Running it directly lead to the same result, out of memory.

Pruning is deleting branches, or nodes in our case, I learned that terminology from an AI course.


I really wish to see a solution that creates a new xml as it is likely much faster and more memory friendly and traverses  fewer nodes rather than deleting nodes from the original which is not only slower but more data needs to be deleted.

( I'm making a lot of assumptions on how the delete works now )




Från: Christian Grün <christian.gruen@gmail.com>
Skickat: den 9 juli 2016 21:19
Till: Henning Phan
Kopia: BaseX
Ämne: Re: [basex-talk] Removing the xmlns attribute and/or adding the prefix
 
> Yes you did get it right and I did try the query though sadly java runs out of memory.

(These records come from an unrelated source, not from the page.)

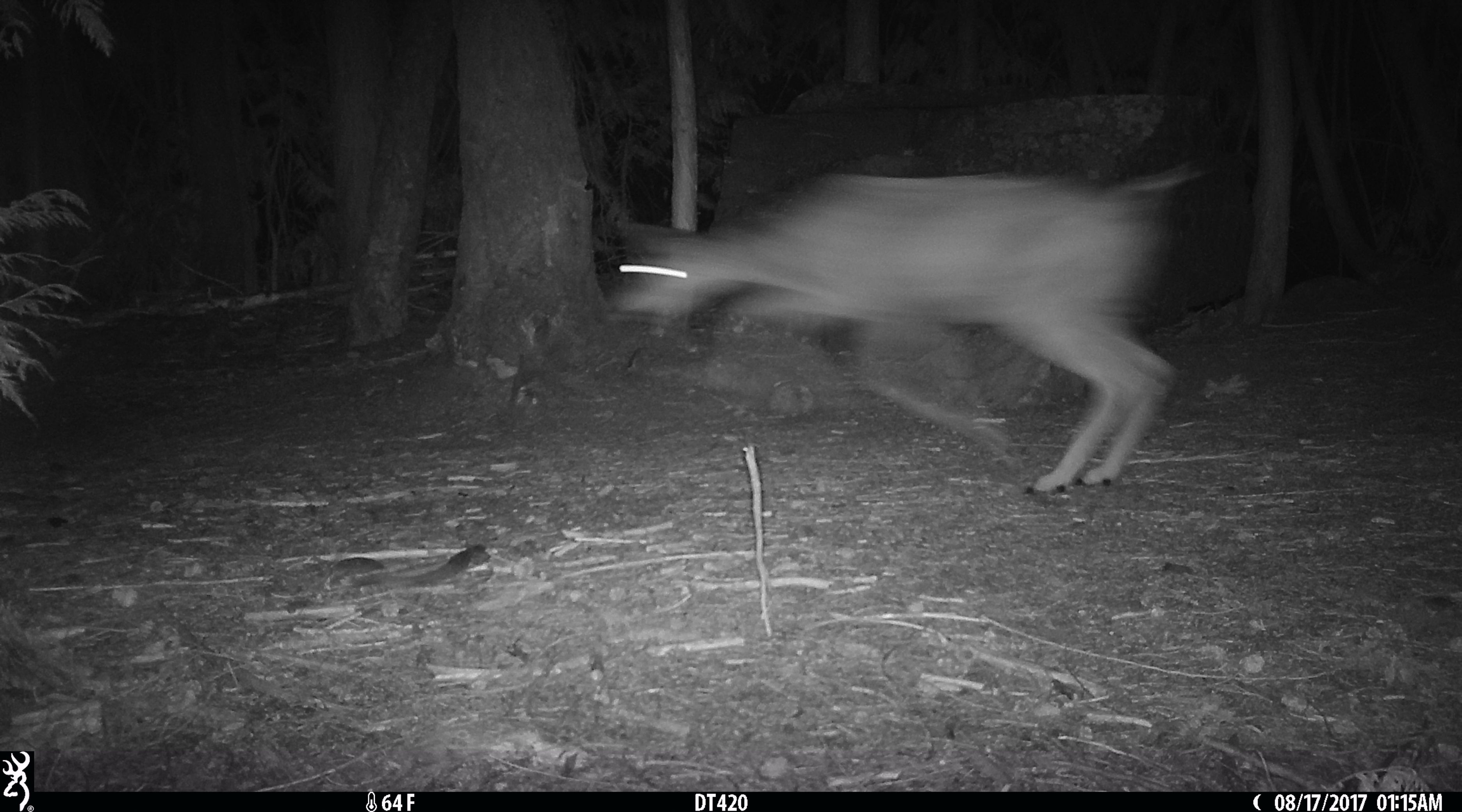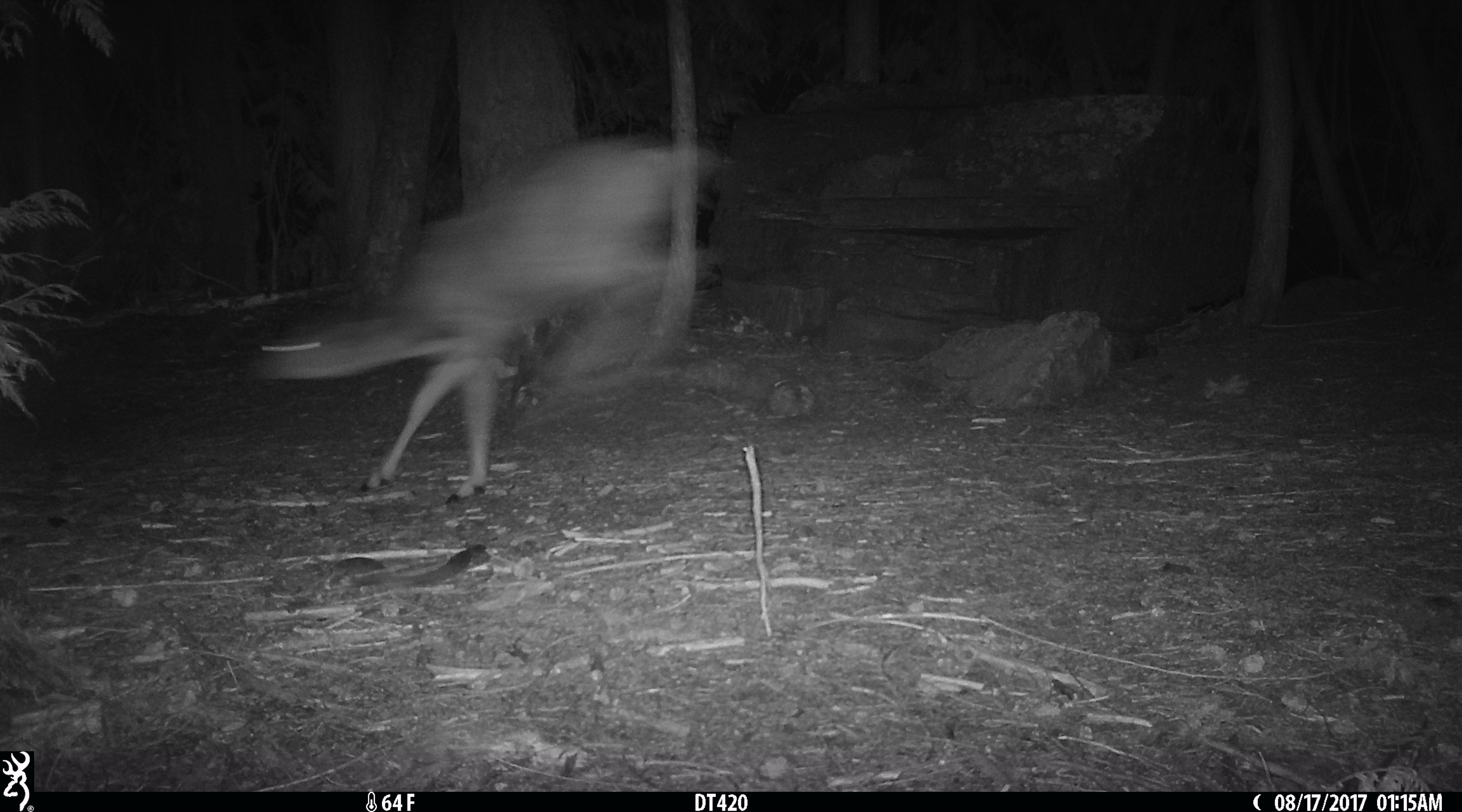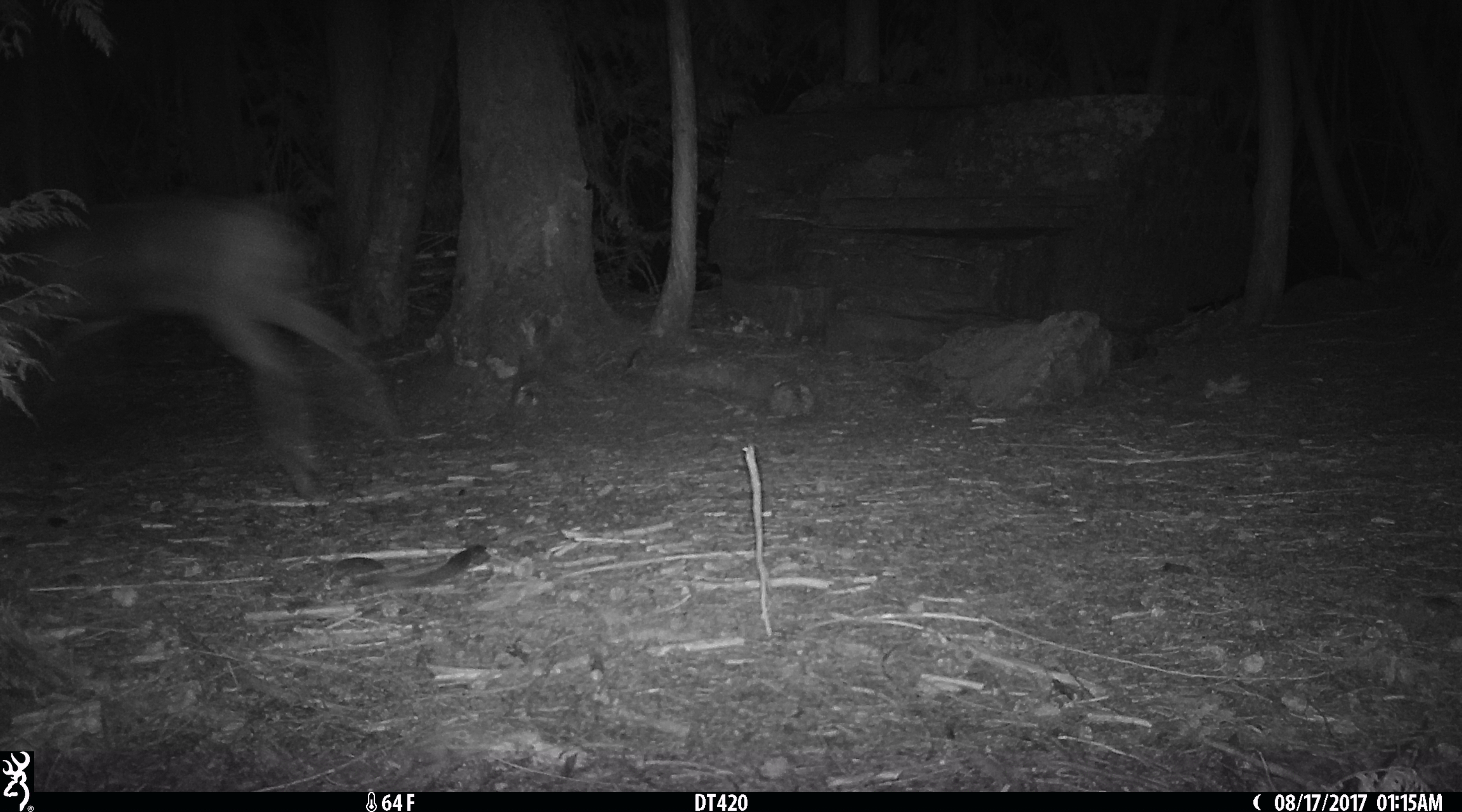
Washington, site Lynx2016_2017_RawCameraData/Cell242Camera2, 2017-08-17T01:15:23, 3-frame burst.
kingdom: Animalia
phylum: Chordata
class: Mammalia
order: Artiodactyla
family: Cervidae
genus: Odocoileus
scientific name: Odocoileus hemionus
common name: mule deer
Odocoileus hemionus (mule deer). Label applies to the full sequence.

In that case, you could try to create a database of your document and
run the update operations directly on that database..

1. open your database
2. run the query:

  for $e in //*
  let $m := $e/@mark
  return if($m) then (
    delete node $m,
    (: [.] is same as: where $d ne "" :)
    for $d in data($m)[.]
    return (
      delete node $e/text(),
      insert node $d as first into $e
    )
  ) else (
    delete node $e
  )

If that doesn’t help…

1. delete all nodes without @mark attribute
2. optimize your database and
3. rewrite nodes with the @mark attribute


> I rather not prune my xml because It's around 5GB.

What do you mean by pruning?